> _Written instruction_: Write out all of the data again, swapping "green foliage" for "green leaves" and leaving everything else unchanged. Omit the pictures.

> _Data for this task_:
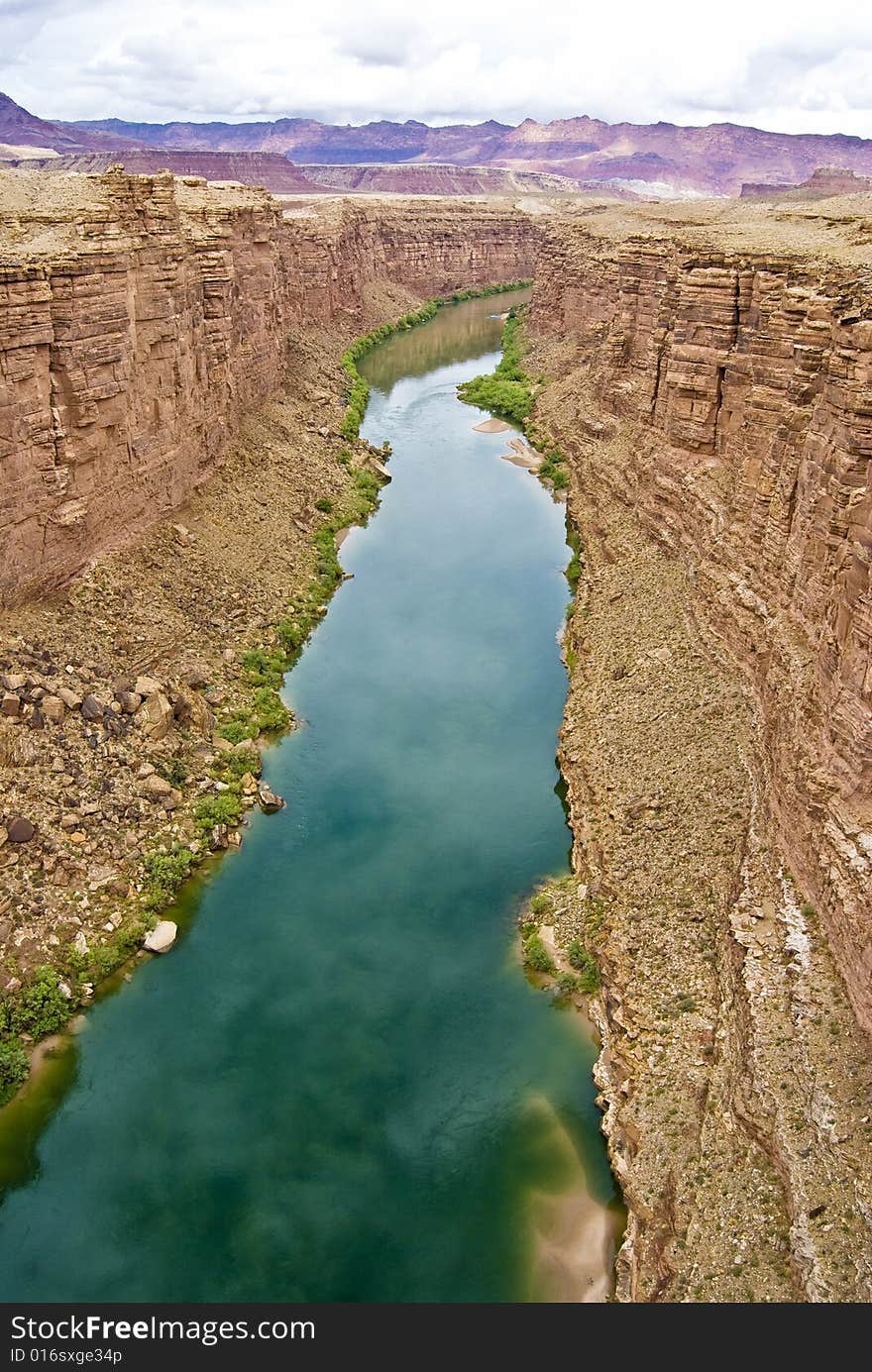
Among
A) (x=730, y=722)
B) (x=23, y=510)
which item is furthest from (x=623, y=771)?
(x=23, y=510)

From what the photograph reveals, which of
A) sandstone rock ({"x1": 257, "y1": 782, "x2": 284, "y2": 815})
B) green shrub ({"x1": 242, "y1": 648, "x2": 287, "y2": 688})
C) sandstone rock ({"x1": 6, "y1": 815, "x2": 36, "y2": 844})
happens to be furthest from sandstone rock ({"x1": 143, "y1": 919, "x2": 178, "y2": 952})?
green shrub ({"x1": 242, "y1": 648, "x2": 287, "y2": 688})

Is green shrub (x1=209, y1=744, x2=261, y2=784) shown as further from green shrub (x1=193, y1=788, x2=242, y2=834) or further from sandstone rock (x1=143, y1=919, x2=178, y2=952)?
sandstone rock (x1=143, y1=919, x2=178, y2=952)

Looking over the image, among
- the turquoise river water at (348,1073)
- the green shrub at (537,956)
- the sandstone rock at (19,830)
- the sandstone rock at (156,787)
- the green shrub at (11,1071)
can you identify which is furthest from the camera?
the sandstone rock at (156,787)

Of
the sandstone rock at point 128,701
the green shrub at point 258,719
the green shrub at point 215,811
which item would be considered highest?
the sandstone rock at point 128,701

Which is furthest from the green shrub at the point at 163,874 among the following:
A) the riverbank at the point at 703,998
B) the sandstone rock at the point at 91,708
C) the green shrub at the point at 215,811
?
the riverbank at the point at 703,998

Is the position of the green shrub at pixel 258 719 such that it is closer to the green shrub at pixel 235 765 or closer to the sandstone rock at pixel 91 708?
the green shrub at pixel 235 765

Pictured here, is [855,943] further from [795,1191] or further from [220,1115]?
[220,1115]
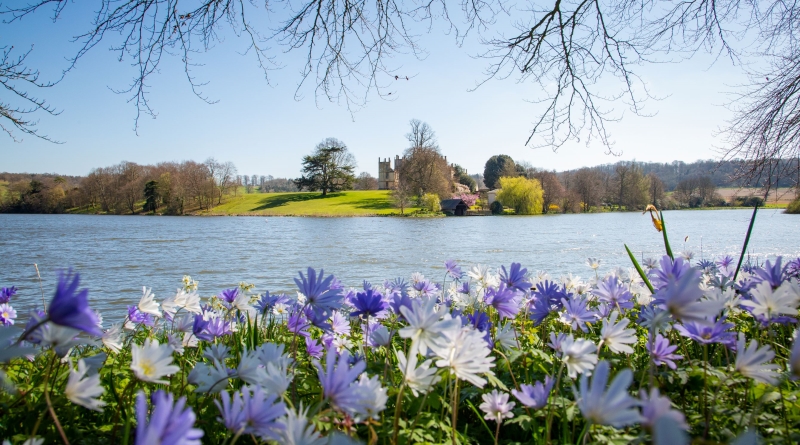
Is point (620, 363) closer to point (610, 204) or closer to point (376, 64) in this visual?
point (376, 64)

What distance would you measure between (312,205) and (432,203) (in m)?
20.0

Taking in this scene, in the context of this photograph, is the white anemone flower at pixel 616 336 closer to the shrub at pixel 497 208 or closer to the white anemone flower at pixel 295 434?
the white anemone flower at pixel 295 434

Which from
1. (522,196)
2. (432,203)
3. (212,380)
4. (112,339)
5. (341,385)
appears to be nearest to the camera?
(341,385)

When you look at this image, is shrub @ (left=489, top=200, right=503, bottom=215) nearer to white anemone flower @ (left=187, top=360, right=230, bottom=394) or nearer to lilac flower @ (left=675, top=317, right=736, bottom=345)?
lilac flower @ (left=675, top=317, right=736, bottom=345)

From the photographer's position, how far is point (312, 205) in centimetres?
6925

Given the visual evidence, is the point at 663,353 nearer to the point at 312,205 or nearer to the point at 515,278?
the point at 515,278

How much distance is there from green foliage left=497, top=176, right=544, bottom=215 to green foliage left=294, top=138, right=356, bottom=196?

> _Solution to this task_:
Among
A) (x=730, y=722)
B) (x=23, y=510)
which item is furthest from (x=623, y=771)?
(x=23, y=510)

From what the photograph reveals, which of
A) sandstone rock ({"x1": 257, "y1": 782, "x2": 284, "y2": 815})
B) green shrub ({"x1": 242, "y1": 648, "x2": 287, "y2": 688})
C) sandstone rock ({"x1": 6, "y1": 815, "x2": 36, "y2": 844})
happens to be furthest from sandstone rock ({"x1": 143, "y1": 919, "x2": 178, "y2": 952})?
green shrub ({"x1": 242, "y1": 648, "x2": 287, "y2": 688})

Is green shrub (x1=209, y1=744, x2=261, y2=784) shown as further from green shrub (x1=193, y1=788, x2=242, y2=834) or further from sandstone rock (x1=143, y1=919, x2=178, y2=952)?
sandstone rock (x1=143, y1=919, x2=178, y2=952)

Looking over the image, among
- the turquoise river water at (348,1073)
- the green shrub at (537,956)
- the sandstone rock at (19,830)
- the sandstone rock at (156,787)
- the green shrub at (11,1071)
can you identify which is furthest from the camera?
the sandstone rock at (156,787)

Of
the sandstone rock at point 128,701
the green shrub at point 258,719
the green shrub at point 215,811
which item would be considered highest?
the sandstone rock at point 128,701

Which is furthest from the green shrub at the point at 163,874 among the following:
A) the riverbank at the point at 703,998
B) the sandstone rock at the point at 91,708
C) the green shrub at the point at 215,811
?
the riverbank at the point at 703,998

Is the position of the green shrub at pixel 258 719 such that it is closer to the green shrub at pixel 235 765 or closer to the sandstone rock at pixel 91 708?
the green shrub at pixel 235 765

Pictured here, is [855,943] further from [795,1191] or further from [220,1115]?
[220,1115]
Is point (620, 363) closer to point (610, 204) or closer to point (376, 64) in this visual?
point (376, 64)

What distance would you measure between (312,205) and (432,203) (in m)?
20.0

Taking in this scene, in the context of this photograph, is the white anemone flower at pixel 616 336 closer to the shrub at pixel 497 208 or closer to the white anemone flower at pixel 295 434?
the white anemone flower at pixel 295 434

Which from
1. (522,196)
2. (432,203)
3. (212,380)
4. (112,339)
5. (341,385)
appears to be nearest to the camera?
(341,385)

When you look at this image, is shrub @ (left=489, top=200, right=503, bottom=215) nearer to white anemone flower @ (left=187, top=360, right=230, bottom=394) or nearer to lilac flower @ (left=675, top=317, right=736, bottom=345)?
lilac flower @ (left=675, top=317, right=736, bottom=345)

From the photographer's position, how far is point (312, 205) in centimetres?
6925

Given the visual evidence, is the point at 663,353 nearer to the point at 312,205 or nearer to the point at 515,278?
the point at 515,278

How much distance is there from green leaves left=497, top=176, right=544, bottom=215 to green leaves left=294, top=138, right=356, bottom=196?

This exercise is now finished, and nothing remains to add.